[Data entries]
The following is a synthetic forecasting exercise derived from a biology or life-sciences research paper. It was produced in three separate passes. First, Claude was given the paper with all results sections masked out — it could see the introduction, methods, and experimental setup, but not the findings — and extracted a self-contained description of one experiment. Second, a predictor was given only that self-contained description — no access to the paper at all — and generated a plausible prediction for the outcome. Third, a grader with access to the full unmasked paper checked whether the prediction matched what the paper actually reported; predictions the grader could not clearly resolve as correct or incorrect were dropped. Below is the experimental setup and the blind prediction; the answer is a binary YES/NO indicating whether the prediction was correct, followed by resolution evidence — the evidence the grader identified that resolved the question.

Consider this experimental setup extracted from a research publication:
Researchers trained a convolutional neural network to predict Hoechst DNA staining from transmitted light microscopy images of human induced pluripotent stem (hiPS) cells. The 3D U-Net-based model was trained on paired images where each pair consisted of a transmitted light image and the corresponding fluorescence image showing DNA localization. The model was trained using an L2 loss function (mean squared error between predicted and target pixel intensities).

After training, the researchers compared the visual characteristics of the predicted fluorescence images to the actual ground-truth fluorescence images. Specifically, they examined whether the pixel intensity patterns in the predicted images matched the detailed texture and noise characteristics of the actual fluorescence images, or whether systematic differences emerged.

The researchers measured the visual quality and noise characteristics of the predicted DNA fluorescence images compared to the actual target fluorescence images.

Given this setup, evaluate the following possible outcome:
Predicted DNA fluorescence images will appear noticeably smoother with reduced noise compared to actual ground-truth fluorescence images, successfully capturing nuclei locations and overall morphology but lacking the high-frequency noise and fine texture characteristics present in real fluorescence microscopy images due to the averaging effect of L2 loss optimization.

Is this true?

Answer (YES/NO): YES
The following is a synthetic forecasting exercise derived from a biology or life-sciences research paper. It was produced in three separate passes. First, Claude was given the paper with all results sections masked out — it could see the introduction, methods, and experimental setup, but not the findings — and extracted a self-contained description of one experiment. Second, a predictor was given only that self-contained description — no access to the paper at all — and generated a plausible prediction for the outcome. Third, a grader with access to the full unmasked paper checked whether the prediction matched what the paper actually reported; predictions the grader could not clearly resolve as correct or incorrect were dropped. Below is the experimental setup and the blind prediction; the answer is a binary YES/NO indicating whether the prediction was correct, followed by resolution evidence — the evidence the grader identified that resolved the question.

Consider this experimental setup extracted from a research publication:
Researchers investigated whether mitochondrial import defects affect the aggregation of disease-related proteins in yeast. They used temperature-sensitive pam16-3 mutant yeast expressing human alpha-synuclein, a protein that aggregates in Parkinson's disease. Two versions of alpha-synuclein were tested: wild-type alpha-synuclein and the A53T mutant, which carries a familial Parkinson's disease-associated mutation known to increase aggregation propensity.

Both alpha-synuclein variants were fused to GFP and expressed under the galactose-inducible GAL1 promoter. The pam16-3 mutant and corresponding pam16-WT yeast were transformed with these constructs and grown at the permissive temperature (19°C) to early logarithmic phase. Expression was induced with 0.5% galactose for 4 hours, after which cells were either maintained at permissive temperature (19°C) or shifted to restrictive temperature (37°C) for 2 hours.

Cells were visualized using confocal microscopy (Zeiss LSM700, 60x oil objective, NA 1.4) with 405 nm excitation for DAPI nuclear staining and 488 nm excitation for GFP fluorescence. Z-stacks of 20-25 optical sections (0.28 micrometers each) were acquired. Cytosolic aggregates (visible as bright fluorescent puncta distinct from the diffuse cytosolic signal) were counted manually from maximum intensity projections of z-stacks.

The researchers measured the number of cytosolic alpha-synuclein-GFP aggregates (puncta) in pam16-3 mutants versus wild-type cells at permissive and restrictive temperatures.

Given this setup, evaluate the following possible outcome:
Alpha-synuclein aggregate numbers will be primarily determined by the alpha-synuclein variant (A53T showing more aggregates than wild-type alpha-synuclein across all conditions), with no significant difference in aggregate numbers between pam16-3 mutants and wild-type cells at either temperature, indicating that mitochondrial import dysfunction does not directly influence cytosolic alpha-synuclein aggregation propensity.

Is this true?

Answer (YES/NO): NO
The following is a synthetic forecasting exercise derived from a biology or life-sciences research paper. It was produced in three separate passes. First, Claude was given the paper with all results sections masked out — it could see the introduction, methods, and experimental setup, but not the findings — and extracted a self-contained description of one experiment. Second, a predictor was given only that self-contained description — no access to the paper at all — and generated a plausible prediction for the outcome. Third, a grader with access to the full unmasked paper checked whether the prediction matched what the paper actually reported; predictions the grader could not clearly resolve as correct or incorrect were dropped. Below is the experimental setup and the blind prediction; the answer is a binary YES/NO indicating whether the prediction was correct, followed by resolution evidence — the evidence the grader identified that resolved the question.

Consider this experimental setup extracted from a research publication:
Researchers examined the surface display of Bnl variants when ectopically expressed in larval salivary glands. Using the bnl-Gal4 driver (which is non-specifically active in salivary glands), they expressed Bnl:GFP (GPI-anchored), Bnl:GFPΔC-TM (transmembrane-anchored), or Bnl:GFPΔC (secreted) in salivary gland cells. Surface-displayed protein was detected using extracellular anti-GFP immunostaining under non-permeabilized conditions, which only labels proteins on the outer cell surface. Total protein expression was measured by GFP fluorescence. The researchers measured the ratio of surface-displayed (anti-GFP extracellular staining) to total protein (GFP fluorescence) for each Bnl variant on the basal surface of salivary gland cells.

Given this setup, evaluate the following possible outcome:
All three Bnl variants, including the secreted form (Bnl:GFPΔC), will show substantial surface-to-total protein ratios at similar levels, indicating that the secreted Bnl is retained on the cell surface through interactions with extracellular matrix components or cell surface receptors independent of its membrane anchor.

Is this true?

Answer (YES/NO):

§ **WHAT IS BEING ASKED**
Where does the string "loss" appear in the records? Copy every line that holds it.

§ **ANSWER SECTION**
Researchers trained a convolutional neural network to predict Hoechst DNA staining from transmitted light microscopy images of human induced pluripotent stem (hiPS) cells. The 3D U-Net-based model was trained on paired images where each pair consisted of a transmitted light image and the corresponding fluorescence image showing DNA localization. The model was trained using an L2 loss function (mean squared error between predicted and target pixel intensities).
Predicted DNA fluorescence images will appear noticeably smoother with reduced noise compared to actual ground-truth fluorescence images, successfully capturing nuclei locations and overall morphology but lacking the high-frequency noise and fine texture characteristics present in real fluorescence microscopy images due to the averaging effect of L2 loss optimization.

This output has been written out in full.